All physiological measurements were performed by personnel blind to treatment and not involved in the study.
Lung and respiratory muscle function
Routine static and dynamic lung volumes were measured with constant volume body plethysmograph with the patients in the seated position according to standard procedure 11. The predicted values of Quanjer et al. 12 were used. Arterial blood was sampled at the radial artery while the patients were in semirecumbent position, both breathing room air and on their usual oxygen flow. Pa,O2, Pa,CO2 and pH were measured by means of automated analysers. The inspiratory muscle strength was assessed by measuring maximal inspiratory pressure at the level of functional residual capacity, according to the method of Black and Hyatt 13. The highest of three reproducible attempts was recorded.

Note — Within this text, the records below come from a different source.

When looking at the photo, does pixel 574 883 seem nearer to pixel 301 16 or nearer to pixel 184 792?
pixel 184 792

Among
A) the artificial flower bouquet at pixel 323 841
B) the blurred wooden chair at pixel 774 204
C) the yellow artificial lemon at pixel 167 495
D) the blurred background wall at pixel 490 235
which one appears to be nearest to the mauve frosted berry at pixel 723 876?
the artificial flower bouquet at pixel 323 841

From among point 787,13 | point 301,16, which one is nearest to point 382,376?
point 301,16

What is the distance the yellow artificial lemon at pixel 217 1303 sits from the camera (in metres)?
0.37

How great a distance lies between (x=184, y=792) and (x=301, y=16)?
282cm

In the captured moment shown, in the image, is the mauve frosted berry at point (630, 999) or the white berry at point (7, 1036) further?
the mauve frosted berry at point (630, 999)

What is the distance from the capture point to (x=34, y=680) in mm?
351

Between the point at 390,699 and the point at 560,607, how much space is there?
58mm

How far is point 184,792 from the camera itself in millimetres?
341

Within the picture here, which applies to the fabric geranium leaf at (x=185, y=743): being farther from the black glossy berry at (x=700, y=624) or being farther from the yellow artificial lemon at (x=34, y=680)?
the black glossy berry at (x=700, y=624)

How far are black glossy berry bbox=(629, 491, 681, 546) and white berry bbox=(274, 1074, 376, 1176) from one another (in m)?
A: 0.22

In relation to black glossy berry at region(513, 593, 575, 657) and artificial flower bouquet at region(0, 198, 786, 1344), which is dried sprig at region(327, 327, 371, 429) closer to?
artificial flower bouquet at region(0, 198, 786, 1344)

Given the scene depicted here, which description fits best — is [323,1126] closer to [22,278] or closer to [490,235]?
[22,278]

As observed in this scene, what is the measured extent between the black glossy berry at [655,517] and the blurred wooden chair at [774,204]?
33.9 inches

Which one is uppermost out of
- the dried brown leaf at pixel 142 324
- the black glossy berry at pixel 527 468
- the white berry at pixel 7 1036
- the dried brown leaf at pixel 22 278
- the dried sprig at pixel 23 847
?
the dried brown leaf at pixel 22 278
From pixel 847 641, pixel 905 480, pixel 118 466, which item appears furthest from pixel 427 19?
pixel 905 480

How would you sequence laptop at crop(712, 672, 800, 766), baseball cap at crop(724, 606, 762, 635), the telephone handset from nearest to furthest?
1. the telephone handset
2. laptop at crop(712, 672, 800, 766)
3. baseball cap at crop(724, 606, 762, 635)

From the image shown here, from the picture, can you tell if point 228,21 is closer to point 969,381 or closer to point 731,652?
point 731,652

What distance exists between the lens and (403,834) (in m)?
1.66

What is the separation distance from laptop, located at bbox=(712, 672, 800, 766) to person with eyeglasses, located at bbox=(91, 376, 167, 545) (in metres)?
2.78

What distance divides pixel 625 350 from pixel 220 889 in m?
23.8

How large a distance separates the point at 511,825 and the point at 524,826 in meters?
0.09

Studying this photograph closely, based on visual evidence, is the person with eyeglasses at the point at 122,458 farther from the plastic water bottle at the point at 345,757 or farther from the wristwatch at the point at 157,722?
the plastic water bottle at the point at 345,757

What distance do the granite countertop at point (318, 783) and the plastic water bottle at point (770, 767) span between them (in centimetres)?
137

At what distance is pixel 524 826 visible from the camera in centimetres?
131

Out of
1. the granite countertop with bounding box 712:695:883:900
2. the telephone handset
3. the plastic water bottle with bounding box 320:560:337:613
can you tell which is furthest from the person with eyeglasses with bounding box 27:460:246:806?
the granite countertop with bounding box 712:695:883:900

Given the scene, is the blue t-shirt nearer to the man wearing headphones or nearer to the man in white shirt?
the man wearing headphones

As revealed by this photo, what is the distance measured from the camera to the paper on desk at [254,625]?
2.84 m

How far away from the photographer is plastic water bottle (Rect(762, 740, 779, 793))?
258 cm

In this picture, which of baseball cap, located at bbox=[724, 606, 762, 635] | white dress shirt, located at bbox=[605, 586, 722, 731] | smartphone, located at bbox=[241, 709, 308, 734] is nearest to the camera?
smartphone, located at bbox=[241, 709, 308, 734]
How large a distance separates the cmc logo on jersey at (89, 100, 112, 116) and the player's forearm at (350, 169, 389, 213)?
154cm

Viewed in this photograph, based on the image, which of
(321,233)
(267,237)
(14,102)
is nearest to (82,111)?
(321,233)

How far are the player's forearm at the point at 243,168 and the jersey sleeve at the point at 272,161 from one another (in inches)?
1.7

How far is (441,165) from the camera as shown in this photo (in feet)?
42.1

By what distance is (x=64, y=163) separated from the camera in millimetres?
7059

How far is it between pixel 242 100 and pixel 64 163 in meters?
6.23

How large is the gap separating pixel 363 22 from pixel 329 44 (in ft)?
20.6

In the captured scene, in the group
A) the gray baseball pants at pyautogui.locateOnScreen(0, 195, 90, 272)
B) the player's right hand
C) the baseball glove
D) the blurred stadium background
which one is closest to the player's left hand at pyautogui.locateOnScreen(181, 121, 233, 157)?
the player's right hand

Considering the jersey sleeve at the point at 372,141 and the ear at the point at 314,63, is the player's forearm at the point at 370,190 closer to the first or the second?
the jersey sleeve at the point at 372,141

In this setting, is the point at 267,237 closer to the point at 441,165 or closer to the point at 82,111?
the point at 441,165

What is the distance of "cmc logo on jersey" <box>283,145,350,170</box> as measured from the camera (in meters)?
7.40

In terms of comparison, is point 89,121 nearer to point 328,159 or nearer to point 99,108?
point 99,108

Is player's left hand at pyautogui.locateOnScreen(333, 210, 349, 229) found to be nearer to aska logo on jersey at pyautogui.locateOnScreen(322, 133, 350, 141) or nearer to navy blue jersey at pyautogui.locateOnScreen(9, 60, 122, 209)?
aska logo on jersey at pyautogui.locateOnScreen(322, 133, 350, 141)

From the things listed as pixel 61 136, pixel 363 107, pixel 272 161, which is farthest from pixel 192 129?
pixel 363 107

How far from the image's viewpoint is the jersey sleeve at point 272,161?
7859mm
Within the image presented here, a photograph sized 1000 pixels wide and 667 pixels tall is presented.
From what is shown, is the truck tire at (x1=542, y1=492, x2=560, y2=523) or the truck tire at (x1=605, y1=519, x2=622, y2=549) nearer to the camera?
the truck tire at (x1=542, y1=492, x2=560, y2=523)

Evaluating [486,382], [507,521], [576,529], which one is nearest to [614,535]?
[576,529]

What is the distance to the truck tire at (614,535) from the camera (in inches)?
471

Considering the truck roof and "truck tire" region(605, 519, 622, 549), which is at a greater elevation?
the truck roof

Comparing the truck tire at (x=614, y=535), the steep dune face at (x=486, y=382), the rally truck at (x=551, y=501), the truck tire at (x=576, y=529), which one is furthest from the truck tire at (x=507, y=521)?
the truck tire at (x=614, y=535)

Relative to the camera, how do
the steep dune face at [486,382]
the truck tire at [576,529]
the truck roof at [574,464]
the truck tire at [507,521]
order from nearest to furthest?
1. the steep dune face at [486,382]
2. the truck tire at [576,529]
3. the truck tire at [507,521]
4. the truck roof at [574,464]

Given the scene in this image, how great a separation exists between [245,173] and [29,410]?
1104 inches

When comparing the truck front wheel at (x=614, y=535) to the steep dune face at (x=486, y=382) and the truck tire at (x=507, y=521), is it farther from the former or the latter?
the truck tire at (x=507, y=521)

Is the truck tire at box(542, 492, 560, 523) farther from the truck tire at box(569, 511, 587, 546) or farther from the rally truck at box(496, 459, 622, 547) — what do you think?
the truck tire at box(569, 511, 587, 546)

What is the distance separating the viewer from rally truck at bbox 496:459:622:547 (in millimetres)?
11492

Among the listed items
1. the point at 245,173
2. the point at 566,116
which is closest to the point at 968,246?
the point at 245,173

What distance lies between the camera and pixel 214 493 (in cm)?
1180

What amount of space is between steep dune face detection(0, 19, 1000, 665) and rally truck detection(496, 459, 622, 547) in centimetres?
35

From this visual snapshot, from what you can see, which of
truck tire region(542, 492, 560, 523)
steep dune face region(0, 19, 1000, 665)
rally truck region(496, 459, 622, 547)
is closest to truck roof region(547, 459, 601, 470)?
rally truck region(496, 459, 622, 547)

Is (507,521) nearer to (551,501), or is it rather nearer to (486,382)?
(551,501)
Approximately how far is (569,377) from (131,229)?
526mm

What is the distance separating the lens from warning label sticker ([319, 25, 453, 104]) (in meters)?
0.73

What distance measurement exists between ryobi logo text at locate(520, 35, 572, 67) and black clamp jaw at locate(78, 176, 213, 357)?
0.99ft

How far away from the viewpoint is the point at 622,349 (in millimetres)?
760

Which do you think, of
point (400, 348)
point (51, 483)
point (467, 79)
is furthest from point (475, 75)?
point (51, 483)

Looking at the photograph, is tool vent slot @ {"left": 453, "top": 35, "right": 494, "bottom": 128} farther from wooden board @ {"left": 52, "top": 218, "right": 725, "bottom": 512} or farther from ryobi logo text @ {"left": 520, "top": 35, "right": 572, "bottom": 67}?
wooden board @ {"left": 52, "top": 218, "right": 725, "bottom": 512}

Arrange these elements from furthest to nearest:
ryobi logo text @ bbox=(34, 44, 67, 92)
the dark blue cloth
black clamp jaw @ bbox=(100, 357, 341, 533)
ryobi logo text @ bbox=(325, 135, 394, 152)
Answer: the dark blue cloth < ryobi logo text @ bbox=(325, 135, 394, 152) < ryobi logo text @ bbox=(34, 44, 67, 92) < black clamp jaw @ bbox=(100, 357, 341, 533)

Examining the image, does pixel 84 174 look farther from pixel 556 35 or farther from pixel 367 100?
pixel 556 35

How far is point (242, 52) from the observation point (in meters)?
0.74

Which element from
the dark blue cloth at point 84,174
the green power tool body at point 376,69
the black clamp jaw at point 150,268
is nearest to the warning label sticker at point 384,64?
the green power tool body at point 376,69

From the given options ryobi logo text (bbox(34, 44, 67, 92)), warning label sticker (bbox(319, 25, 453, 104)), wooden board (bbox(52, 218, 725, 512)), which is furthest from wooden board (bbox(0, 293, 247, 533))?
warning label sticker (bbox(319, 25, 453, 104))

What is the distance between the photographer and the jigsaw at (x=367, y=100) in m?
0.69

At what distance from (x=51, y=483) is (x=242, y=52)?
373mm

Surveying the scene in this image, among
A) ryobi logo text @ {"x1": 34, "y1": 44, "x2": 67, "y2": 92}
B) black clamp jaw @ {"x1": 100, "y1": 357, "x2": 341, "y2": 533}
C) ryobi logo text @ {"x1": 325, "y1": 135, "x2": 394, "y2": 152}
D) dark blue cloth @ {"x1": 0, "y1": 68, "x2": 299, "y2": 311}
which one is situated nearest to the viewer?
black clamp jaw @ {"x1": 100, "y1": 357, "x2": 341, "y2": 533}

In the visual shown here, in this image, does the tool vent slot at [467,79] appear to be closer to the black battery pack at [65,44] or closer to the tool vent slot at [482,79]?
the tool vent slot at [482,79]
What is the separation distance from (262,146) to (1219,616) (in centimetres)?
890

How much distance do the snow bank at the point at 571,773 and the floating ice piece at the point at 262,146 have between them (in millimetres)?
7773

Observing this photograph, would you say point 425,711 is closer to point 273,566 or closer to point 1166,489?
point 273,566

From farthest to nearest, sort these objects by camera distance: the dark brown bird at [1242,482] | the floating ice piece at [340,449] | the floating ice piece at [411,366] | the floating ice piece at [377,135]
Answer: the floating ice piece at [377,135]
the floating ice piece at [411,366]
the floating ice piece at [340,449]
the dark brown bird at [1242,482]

Dyspnoea and exercise tolerance
Resting dyspnoea was assessed by the MRC score 10. Exercise capacity was assessed by the 6-min walking distance test (6MWD) 14 while patients breathed room air. Verbal encouragement was given at definite intervals during the test. Three practice tests were performed on 2 consecutive days and the highest value was recorded. All measurements were performed and recorded under the supervision of a nurse not involved in the study. Arterial oxygen saturation (Sa,O2) was monitored throughout the walk using a pulse oximeter and the lowest value was recorded.
Sleep study
Sleep was evaluated 15 by monitoring pulse oxymetry, heart rate, oronasal flow and body position, while patients breathed their usual prescribed oxygen flow. The quality of sleep was assessed by means of a semiqualitative multipoint scale with a range 1 (best) to 4 (worst) 16.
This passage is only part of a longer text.